Jennifer was a veterinary student and like many, she was working summers and holidays in our practice, in part for money but primarily to learn.
I (Henri Bianucci) always love the infusion of fresh enthusiasm that the veterinary students and student technicians bring to the clinic, and we have a nearly open-door policy for all who want to come to work, learn and observe.
Jennifer, of course, had a dog. His name was Charlie, and he was a 5-year-old Corgi with an enthusiasm for play, rivaling that of Jennifer’s for learning. They were well matched.
Dogs enhance our lives in so many ways throughout our lives, but never is this more prominent than when we are in periods of intense transition. These are the times that we have to largely isolate ourselves from our families and friends as we pursue an advanced degree, or start a business, or do anything that demands time and focus.
Never is a dog a better companion than these times. They don’t demand our time or attention, but when we are ready and in need of some emotional support, they are there, happily available to supply love and affection.

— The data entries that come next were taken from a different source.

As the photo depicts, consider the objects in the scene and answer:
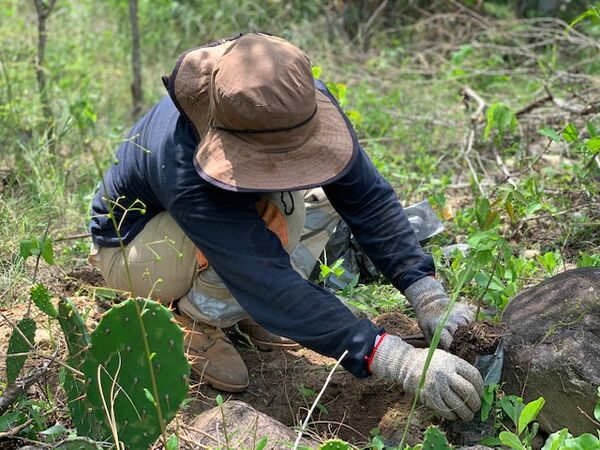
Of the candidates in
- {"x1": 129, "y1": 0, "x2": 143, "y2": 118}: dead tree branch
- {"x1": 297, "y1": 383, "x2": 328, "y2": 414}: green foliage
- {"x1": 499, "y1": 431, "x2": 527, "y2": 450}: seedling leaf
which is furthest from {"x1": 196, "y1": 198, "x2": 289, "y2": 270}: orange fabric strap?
{"x1": 129, "y1": 0, "x2": 143, "y2": 118}: dead tree branch

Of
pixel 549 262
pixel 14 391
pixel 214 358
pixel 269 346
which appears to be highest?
pixel 14 391

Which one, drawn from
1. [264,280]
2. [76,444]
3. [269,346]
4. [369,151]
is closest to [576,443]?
[264,280]

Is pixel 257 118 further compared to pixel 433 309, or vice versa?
pixel 433 309

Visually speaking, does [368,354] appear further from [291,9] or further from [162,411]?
[291,9]

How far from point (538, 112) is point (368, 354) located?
286 cm

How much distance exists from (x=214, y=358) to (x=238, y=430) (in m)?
0.65

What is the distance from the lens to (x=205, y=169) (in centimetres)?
244

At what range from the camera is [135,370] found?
220cm

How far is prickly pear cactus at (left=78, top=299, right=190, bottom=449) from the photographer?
2133 mm

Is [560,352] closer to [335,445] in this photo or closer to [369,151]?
[335,445]

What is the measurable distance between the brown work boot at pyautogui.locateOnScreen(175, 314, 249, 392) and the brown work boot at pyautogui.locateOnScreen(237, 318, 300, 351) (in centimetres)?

They force us to regularly disengage and decompress for at least enough time to walk and feed them. Then they patiently await in the interim while we get back to the grind.
Of course, we feel some guilt as we leave them again, but we make them part of the goal. We promise them that we are going through this to ensure us of a better future. We will enjoy the fruits of this sacrifice together.

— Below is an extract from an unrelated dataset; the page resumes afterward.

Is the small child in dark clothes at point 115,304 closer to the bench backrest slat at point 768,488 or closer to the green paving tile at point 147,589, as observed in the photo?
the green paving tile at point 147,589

We all know that sometimes these promises never come to pass. Sometimes we don’t reach our goals, and sometimes we do, but we don’t all make it to the promised land together.
When Jennifer brought Charlie in to the emergency clinic, the situation was grave. Charlie had ruptured a disc in his spine and had become acutely paralyzed in his hind legs.

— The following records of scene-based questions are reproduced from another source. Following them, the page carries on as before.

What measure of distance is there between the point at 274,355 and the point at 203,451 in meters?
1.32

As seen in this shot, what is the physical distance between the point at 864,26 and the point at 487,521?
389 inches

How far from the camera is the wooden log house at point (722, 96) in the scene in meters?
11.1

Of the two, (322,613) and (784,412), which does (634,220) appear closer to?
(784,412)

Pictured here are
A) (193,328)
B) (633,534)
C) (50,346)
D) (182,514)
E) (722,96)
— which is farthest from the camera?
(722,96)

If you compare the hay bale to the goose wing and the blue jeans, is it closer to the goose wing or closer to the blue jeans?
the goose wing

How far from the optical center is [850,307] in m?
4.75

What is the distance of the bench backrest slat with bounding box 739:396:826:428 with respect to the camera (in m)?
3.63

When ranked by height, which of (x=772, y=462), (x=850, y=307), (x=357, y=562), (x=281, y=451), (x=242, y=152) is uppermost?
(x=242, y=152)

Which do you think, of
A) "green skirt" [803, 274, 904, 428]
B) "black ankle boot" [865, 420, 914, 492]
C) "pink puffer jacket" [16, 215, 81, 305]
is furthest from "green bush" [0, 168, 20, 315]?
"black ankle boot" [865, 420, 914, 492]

Dogs of all breeds, but the shorter-legged breeds, referred to as chondrodystrophoid (CD), in particular, can be affected by degenerative disc disease.
Basically, the discs couple the vertebrae together and have a shock-absorbing function. The anatomy of a disc is similar to that of a jelly doughnut. There is a tough fibrous cover (annulus fibrosus), which encloses a gelatinous core (nucleus pulposus). In CD dogs, these discs can begin to degenerate during puppyhood. By young adulthood, they have spinal changes that are similar to those of geriatric animals. The average age for disc rupture in these breeds is about 4 years old.
The disc rupture results range from mild incoordination and pain to complete and permanent paralysis. The disc material can hit the cord with such force that the spinal cord is completely and irreversibly damaged.
Charlie’s injury was the worst-case scenario. It was explained that the odds of recovery, even with surgery, were very poor.
In many, if not most cases, this is the point where euthanasia is chosen.
Jennifer was devastated, and the tears flowed as she sat in the cage with Charlie, who was blissfully unaware of the gravity of the situation and just sat contentedly in her arms.
Charlie would never walk again. He would need assistance to urinate, and his bowel movements would be unpredictable and uncontrolled. To get around, he would require a cart.
I always explain that there are many happy little dogs running around in carts.
Yes, it takes work, but it does get easier with time, to manage their bladders, and bowel movements can be timed. This would take time and commitment that most graduate students cannot afford, but this was not just any graduate program. This was a veterinary student.
Jennifer was unflinchingly resolute. She would not be putting Charlie to sleep. She had made a promise, and they were going to make it through together. That was 11 years ago.
Recently, I was speaking with a client in front of our clinic. As we talked, I saw an old Corgi sail past in his cart. His owner was a woman with his leash in one hand and a rambunctious boxer mix in the other.
When I came back into the clinic, she was at the front desk, and I smiled as I saw this happy old Corgi getting tangled up in the leash and feet of this playful boxer. They were just both happy to be there.
The owner’s back was turned and I hurried past to get into my next appointment. As I entered the room, it all came back to me.
It was Jennifer, who is now a veterinarian practicing in Savannah. In the cart was Charlie, who I would learn during our visit had spent the past 11 years happily at Jennifer’s side.
Managing him, according to her, had been a breeze, and his quality of life was great. They went through their transitions together, and were enjoying the benefits together. Promise kept!